N. P. Jouppi et al., “TPU v4: An optically reconfigurable supercomputer for machine learning with hardware support for embeddings,” in International Symposium on Computer Architecture, Apr. 2023.
p213. "hte forward". Typo
p213. "causal constraint". This is not really for efficiency reasons,
since non-causal attention can also be computed in batch mode.
It's because we want to train the model in a way which is similar
to how it will be used at prediciton time, where the future is unknown.
p213. Eq 7.4.8. In a way it's odd that we only use the n'th embedding
to predict the next token, since it forces z(n) to contian information
about the entire past. Obviously z(n) is a function of the entire past,
due to self attention, but it might not have the capacity to store
this info. Has anyone considered using an extraction network
that pools over the last K tokens?
p214. "All these architectural choices mean that causal training
is extremely efficient relative to non-causal training".
It's not just the architecture, it's also because the prediction target
is fixed ahead of time, since we are using teacher forcing,
so we reduce the problem to N classification tasks that can be solved
in parallel (with a shared pre-processing step).
p215. Sec 7.4.5. You should define the word "perplexity"
since that is a common eval metric.
p220. Table 7.9. It would be good to measure or visualize
the running time, as well as validation loss. Is
the context length in these datasets is long enough to show
the benefits of linear time scaling?
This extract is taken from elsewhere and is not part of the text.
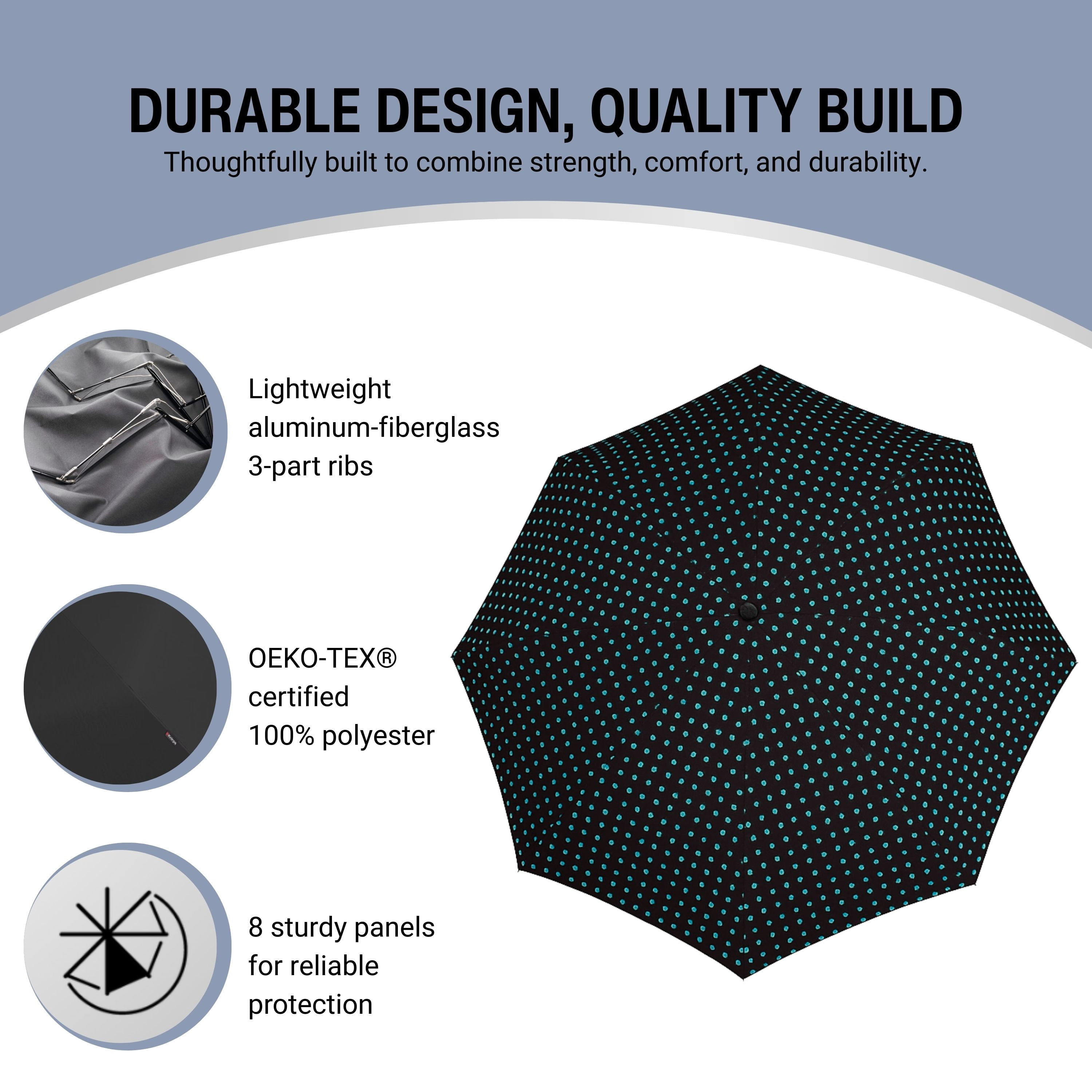 DURABLE DESIGN, QUALITY BUILD
Thoughtfully built to combine strength, comfort, and durability.

Lightweight aluminum-fiberglass 3-part ribs

OEKO-TEX® certified 100% polyester

8 sturdy panels for reliable protection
You also have to compete
with KV caches, etc. Is TOST more efficient in practice?
p220. Table 7.10. Caption says "regular (ViT) transformer "
but it's not ViT.
p222. "each patch feature should contain both information about the patch
and information about the statistics of the whole image".
It sounds like MAE would work much better if there were one or more
global CLS-like token embeddings to capture global semantics.
Do people do this?
(Oh, I see later that you do use a CLS token, even though MAE is
unsuepervised. Maybe you should mention this when you define the encoder.)
p222. "We use a CRATE encoder and decoder, depicted in Figure 7.7"
Fig 7.7 shows standard transformer, not CRATE.
Maybe you mean fig 6.5?
p222. Eq 7.6.4. Emphasize that it is - MSSA, not + MSSA.
p222. "discretizations of a forward- and reverse-time diffusion
process". Where does diffusion come in?
p225. Reference ZLG+ and JJB+ has no year.
p225. Reference Tea is woefully incomplete.